In 1980 Congress passed the Paperwork Reduction Act. Among it’s purposes was to:
minimize the paperwork burden for individuals, small businesses, educational and nonprofit institutions, Federal contractors, State, local and tribal governments, and other persons resulting from the collection of information by or for the Federal Government.
We learned this week from the Office of Management and Budget that, for fiscal year 2010, it only took 8.8 billion hours to fill out government paperwork. That figure is down from FY2009 when we consumed 9.8 billion hours. That decline seems good until we learn that most of the decline is because federal agencies decided that it really didn’t take you as long to fill out forms as they thought it did.
On the “blame Bush” front, large increases were reported between 2002 and 2005, but much of that increase was the result of the advent of the Medicare Prescription Drug Program…increasing “paperwork” hours by 250 million.

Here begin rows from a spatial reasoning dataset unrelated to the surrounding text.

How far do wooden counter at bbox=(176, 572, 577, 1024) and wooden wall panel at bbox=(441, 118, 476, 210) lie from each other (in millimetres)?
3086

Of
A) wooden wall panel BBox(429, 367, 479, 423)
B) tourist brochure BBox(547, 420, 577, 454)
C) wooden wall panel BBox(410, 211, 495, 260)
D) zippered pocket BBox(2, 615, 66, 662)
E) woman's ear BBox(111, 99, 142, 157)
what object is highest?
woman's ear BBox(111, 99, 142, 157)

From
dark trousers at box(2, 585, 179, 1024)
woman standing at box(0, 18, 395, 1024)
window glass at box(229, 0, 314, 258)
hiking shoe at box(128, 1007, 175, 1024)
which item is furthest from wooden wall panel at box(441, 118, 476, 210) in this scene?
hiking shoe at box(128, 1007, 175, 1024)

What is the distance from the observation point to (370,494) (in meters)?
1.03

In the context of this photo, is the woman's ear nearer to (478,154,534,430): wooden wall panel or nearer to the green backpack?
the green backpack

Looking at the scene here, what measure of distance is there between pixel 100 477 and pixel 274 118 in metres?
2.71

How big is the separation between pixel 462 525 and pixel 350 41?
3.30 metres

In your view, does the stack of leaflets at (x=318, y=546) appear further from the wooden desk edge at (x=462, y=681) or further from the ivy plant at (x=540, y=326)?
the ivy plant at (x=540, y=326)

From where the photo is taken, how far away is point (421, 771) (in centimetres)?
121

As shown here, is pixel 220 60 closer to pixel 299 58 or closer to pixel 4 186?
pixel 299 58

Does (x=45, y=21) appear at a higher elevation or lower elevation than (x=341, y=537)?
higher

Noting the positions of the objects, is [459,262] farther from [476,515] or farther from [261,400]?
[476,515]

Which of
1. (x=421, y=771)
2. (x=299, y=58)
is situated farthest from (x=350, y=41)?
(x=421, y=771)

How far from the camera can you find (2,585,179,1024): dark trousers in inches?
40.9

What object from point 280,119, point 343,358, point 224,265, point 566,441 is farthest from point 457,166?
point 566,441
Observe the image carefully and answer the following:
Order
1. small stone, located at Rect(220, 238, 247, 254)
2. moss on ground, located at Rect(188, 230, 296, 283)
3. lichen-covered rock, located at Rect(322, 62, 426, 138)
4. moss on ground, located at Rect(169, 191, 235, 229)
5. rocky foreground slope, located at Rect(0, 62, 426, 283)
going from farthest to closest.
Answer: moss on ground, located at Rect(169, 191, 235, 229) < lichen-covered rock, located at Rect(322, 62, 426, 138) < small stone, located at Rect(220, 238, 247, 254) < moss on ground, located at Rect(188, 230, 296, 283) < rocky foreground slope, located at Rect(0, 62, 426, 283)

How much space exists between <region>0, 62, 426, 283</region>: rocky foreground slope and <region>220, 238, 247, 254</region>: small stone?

On the “blame Obama” front,
the biggest single-year jump in the past decade came in 2010, when individuals and businesses spent an extra 352 million hours responding to paperwork requests from agencies prompted by new statutory requirements.
As an example,
Last year, employers needed almost 70 million additional hours to claim a new credit for hiring more workers…
I wonder whether it was worth the time it took to even get the credit.
[A]nd restaurants spent 14.5 million hours to display calorie counts for their menus…
By far the largest increase goes to the Securities and Exchange Commission, not because it added more forms, but because it decided that it really took twice as long to fill out the required forms than the SEC originally thought.
But, what the OMB doesn’t tell us is how many man hours the government spent figuring out how many man hours individuals and businesses spent sending paperwork to Washington. I guess that should be added in as well.
Although, at this point, does it really matter?